═══ DOCUMENT SOURCE ═══
La Terre n’est pas un Airbnb

Au début du mois, le Groupe d’experts intergouvernemental sur l’évolution du climat (GIEC) a publié un rapport accablant : si la planète se réchauffe encore, à plus de 1,5 º C, c’est le début de la fin du monde. Pour empêcher la catastrophe annoncée, les émissions de CO2 doivent être réduites de 45 % d’ici 2030, par rapport à leur niveau de 2010.

C’est clair. Qu’est-ce qu’on fait ? Rien. Aucune réaction. Ou si peu. Une étude de plus ou de moins. La population du globe a exactement la même attitude que lorsque l’alarme à incendie résonne dans un bureau. Tout le monde se regarde. Tout le monde se dit : « Ah non, pas encore un exercice pour le feu ! Est-ce qu’il faut vraiment sortir ? » On se traîne les pieds. La majorité finit sur le trottoir. Peinarde. Quelques zélés continuent à travailler, en endurant la sonnerie. Bref, on n’y croit pas.

Pourtant, l’échéance est demain. Avant, quand les savants nous alarmaient à propos du réchauffement climatique, ils nous prévenaient que si on ne faisait rien, ce serait l’apocalypse dans 100 ans. Ça ne nous stressait pas, 100 ans, c’est loin. Puis ce fut dans 50 ans. Ça ne nous stressait pas, non plus, 50 ans, c’est loin aussi. Maintenant, c’est dans 11 ans. C’est rien, 11 ans. Il y a 11 ans, on était en 2007 : le Parti québécois se cherchait un nouveau chef, Régis Labeaume était maire de Québec, Vladimir Poutine dirigeait la Russie et les Red Sox de Boston remportaient la Série mondiale. Vous voyez, y’a pas grand-chose qui change en 11 ans. Et c’est le temps qu’on a pour changer les habitudes de la planète. C’est quoi, le plan ?
═══
OBJECTIF A:
Affichez toutes les lignes des relevés où figure le mot « left ».
═══ EXTRAITS DES RELEVÉS ═══
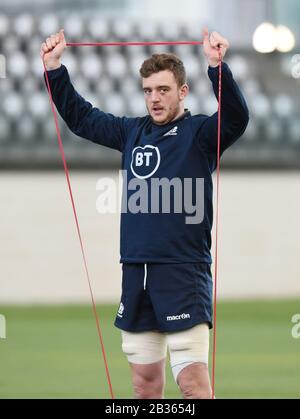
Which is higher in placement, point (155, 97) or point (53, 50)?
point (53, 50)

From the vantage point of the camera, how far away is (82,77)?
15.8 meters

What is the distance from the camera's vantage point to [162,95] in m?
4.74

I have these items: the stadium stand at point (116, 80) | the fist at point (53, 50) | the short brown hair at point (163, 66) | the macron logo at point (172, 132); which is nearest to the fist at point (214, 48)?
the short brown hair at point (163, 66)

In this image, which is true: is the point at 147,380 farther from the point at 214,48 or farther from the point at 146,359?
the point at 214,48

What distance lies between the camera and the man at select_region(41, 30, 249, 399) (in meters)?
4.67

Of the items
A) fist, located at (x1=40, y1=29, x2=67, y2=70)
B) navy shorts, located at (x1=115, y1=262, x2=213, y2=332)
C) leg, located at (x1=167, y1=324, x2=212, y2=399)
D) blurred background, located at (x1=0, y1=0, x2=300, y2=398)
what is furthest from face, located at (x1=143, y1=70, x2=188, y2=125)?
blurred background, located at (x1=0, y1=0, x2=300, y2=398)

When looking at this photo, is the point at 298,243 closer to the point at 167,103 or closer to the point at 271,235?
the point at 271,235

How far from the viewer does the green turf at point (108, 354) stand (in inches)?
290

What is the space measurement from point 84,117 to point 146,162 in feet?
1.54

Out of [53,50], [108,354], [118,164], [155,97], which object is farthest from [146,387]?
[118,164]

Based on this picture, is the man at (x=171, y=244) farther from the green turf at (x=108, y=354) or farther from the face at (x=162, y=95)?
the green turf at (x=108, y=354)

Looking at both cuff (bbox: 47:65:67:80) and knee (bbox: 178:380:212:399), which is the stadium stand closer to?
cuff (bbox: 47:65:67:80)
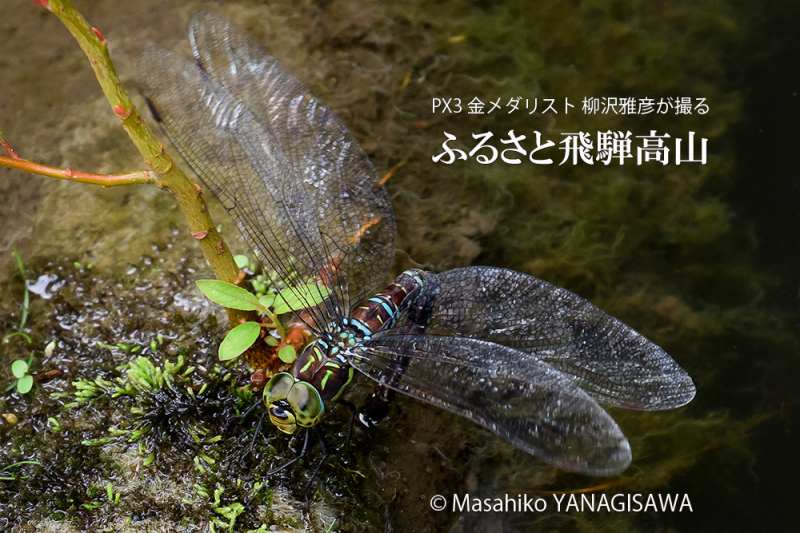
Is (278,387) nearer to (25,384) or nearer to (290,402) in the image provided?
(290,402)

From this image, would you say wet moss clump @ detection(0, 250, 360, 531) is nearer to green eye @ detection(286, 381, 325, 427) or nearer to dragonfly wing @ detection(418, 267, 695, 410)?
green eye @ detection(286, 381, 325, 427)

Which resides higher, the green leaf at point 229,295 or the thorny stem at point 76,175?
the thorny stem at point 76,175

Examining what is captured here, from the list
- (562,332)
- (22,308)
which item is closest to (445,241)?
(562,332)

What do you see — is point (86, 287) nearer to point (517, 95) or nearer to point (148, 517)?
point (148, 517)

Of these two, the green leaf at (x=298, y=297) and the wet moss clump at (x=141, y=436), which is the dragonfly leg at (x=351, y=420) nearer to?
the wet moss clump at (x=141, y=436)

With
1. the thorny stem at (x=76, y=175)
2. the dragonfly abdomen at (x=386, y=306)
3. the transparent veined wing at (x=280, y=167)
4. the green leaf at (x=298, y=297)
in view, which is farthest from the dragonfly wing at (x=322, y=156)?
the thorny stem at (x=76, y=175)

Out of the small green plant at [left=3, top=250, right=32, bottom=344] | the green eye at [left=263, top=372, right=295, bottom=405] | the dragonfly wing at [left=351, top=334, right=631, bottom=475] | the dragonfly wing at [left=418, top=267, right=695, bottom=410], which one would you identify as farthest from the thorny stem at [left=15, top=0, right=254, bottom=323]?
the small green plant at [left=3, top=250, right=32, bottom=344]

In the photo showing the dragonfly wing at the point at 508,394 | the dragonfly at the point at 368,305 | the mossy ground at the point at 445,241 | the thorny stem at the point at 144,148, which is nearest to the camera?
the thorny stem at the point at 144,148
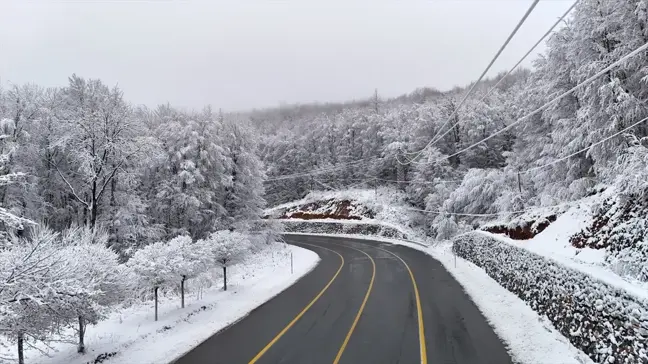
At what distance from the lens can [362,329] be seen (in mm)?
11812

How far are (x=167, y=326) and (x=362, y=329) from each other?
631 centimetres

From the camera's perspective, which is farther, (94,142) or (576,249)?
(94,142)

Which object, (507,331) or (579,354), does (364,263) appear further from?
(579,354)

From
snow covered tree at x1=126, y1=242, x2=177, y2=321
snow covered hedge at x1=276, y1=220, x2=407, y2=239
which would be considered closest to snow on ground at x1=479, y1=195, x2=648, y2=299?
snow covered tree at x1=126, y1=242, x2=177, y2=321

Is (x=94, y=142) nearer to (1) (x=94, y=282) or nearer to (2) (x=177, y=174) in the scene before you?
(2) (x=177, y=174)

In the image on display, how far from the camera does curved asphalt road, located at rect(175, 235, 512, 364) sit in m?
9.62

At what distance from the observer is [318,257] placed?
═══
═══ EXTRAITS DES RELEVÉS ═══
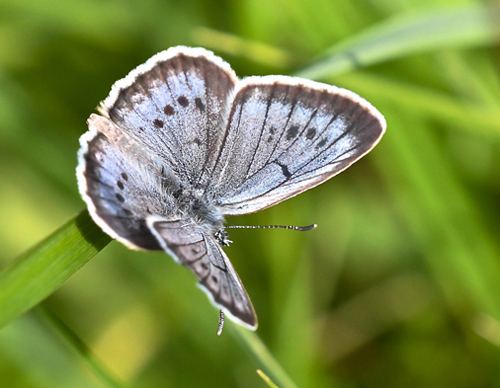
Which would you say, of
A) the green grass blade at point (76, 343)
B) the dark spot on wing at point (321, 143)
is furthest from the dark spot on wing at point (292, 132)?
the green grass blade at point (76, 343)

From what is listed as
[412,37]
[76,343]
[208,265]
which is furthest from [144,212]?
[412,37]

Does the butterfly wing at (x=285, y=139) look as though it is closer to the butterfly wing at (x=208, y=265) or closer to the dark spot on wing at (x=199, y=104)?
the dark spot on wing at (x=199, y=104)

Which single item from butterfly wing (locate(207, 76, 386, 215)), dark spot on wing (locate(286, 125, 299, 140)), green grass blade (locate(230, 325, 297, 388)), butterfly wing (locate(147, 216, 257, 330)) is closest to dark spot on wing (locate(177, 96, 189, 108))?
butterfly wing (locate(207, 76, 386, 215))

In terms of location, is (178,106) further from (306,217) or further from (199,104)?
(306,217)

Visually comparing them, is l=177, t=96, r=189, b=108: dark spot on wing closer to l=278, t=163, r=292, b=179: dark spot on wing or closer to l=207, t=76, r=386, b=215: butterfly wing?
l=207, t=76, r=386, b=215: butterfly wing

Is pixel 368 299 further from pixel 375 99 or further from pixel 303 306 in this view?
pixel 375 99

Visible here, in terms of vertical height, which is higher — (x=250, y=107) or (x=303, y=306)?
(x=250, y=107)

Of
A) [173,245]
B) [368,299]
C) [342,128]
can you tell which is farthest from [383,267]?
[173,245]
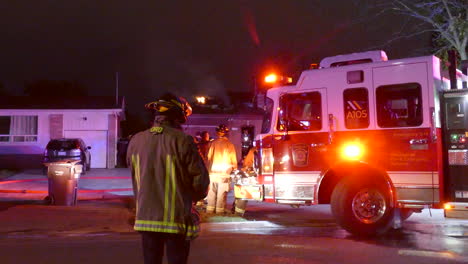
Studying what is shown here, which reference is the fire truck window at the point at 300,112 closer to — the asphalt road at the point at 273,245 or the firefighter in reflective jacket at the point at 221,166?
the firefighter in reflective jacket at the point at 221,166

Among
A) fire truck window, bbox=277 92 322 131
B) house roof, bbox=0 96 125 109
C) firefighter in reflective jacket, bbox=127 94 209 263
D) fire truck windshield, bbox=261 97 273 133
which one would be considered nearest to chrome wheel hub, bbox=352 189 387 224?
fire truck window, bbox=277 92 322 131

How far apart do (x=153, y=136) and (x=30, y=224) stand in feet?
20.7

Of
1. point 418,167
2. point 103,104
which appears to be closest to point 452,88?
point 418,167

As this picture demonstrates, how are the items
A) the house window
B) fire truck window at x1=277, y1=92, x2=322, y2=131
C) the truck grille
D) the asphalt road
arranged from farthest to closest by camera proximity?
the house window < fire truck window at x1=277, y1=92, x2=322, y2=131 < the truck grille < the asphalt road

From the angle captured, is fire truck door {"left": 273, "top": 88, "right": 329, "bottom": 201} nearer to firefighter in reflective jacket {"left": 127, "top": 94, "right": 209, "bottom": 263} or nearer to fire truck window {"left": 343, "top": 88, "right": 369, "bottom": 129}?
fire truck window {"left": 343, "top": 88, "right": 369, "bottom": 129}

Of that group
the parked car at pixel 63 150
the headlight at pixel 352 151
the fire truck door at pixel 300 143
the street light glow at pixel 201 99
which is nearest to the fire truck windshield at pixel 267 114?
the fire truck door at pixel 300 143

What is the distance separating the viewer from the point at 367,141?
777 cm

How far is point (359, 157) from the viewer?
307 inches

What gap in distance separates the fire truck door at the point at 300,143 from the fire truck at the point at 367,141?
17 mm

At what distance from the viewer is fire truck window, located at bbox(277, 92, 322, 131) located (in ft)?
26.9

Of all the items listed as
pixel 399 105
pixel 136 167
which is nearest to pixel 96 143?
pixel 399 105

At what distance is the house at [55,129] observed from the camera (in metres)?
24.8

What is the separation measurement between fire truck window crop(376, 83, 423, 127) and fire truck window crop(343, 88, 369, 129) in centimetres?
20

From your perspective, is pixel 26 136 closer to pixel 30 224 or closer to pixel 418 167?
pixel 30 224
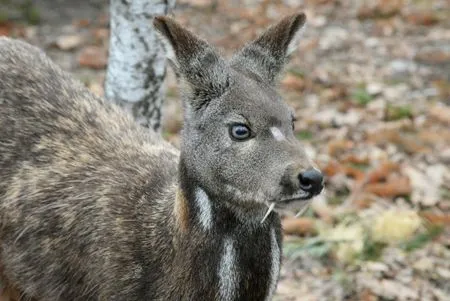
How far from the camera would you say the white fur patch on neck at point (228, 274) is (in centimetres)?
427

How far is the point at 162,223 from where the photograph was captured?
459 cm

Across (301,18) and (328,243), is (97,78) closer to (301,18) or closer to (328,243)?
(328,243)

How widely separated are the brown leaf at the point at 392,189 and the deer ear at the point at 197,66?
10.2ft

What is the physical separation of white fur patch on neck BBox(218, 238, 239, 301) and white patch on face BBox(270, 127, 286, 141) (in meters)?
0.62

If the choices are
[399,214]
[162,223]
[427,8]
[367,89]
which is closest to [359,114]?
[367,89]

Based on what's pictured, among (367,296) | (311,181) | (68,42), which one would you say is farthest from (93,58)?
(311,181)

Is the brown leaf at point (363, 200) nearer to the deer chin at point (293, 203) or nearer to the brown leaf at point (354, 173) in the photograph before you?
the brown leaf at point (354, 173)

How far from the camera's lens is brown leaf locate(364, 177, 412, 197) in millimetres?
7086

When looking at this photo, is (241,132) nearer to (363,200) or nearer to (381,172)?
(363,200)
═══
═══ EXTRAITS DES RELEVÉS ═══
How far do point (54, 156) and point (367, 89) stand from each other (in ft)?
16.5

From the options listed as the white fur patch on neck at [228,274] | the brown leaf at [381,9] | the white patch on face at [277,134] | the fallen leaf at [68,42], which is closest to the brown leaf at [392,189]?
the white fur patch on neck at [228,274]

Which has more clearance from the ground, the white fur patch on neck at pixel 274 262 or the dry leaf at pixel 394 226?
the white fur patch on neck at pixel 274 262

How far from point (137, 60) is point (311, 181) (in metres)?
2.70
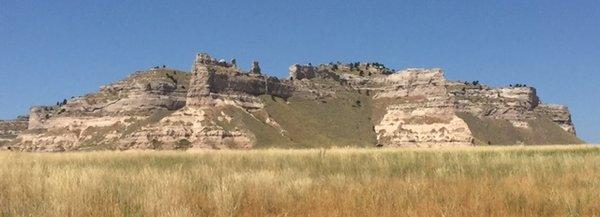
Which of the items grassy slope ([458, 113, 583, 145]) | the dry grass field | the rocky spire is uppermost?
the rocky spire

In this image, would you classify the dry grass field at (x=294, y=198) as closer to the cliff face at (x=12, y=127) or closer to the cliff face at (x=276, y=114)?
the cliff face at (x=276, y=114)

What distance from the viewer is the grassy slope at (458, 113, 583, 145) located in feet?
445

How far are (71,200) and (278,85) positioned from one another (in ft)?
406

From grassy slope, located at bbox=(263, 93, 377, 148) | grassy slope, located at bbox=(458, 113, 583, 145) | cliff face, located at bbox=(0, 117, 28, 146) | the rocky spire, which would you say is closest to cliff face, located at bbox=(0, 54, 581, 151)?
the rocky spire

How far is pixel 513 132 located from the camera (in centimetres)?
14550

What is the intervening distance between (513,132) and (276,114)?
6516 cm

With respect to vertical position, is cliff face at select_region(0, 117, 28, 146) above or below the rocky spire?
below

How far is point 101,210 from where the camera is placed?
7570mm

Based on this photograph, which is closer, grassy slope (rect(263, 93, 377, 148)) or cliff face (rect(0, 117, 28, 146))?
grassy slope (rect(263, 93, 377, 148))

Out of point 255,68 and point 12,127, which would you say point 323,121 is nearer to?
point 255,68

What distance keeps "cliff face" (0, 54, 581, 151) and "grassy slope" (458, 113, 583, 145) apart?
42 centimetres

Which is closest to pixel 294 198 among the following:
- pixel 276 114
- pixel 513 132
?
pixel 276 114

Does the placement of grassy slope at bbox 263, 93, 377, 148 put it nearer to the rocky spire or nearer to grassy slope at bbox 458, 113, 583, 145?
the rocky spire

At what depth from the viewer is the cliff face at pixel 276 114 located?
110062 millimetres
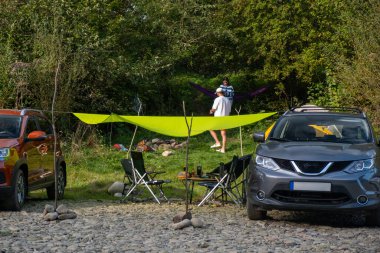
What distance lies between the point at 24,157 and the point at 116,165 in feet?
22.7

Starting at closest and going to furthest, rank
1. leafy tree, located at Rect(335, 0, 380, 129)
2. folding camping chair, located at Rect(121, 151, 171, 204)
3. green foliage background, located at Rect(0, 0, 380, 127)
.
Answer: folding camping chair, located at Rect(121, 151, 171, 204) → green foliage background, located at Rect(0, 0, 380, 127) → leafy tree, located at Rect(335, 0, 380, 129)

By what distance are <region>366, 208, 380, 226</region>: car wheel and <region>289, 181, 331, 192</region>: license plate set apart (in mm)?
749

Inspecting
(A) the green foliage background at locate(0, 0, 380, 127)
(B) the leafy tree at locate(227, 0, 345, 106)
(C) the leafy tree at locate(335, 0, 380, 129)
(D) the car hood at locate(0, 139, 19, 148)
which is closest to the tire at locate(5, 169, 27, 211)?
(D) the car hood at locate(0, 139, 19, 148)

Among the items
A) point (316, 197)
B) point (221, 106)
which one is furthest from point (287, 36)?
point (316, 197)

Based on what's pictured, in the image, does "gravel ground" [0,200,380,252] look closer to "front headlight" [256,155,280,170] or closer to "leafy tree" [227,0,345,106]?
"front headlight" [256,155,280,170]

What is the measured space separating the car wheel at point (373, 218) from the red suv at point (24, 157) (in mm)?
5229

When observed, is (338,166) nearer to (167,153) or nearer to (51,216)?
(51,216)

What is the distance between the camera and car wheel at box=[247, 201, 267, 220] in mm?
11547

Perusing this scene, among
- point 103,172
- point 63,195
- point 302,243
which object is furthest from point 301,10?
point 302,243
═══
OBJECTIF B:
Prolongez le texte sur le réchauffement climatique à partir de sa dernière phrase.

RÉSULTAT OBTENU A:
Out of the small green plant at [left=3, top=250, right=32, bottom=344] | the green eye at [left=263, top=372, right=295, bottom=405] | the dragonfly wing at [left=351, top=334, right=631, bottom=475] | the dragonfly wing at [left=418, top=267, right=695, bottom=410], which one would you identify as farthest from the thorny stem at [left=15, top=0, right=254, bottom=323]?
the small green plant at [left=3, top=250, right=32, bottom=344]
From the angle captured, is fire truck door {"left": 273, "top": 88, "right": 329, "bottom": 201} nearer to firefighter in reflective jacket {"left": 127, "top": 94, "right": 209, "bottom": 263} or nearer to fire truck window {"left": 343, "top": 88, "right": 369, "bottom": 129}?
fire truck window {"left": 343, "top": 88, "right": 369, "bottom": 129}

RÉSULTAT OBTENU B:
C’est ça, le problème, y’en a pas, de plan. Les scientifiques ne cessent de nous prévenir : on s’en va dans le mur, on s’en va dans le mur. Nous, on continue de peser sur le gaz. Les politiciens ont des mandats de quatre ans. Ils ne voient pas plus loin que ça. Aux élections de 2026, on risque de parler beaucoup des enjeux climatiques. Manon Massé deviendra première ministre du Québec. Mais il sera trop tard. On ne baisse pas le thermostat planétaire en quatre années. C’est tout de suite qu’il faut commencer à baisser les émissions de CO2. Mais ça ne nous rentre pas dans la tête. On a tous en nous un heureux Maxime Bernier qui nous dit : y’a rien là, ça va s’arranger tout seul.

La menace est trop grande. Ça nous dépasse. On n’arrive pas à concevoir que la Terre ne sera plus habitable. C’est un non-sens pour notre conscience.

L’existence du monde est un acquis pour nous, les humains. On est arrivés, tout était déjà là, tout était inclus. Wow ! La Terre, c’est un super Airbnb ! Le gros est fourni. L’air, le soleil, la bouffe, il suffit de se servir. Et c’est ce que l’on fait. Depuis 200 000 ans, l’Homo sapiens se sert allègrement. Tout en faisant plein d’améliorations au logement. L’électricité, le chauffage, la déco, on est des locataires vaillants.

Les menaces depuis 200 000 ans, elles viennent de nous, avant tout. Les guerres, les massacres, la haine. Bien sûr, il y a les aléas du climat, les ouragans, les raz-de-marée, les incendies de forêt, mais après la pluie, le beau temps. On enterre nos morts et on continue. Après la pluie, la sécheresse éternelle, on n’a jamais vu ça. Qu’il n’y ait plus personne pour enterrer les morts, on n’a jamais pensé à ça.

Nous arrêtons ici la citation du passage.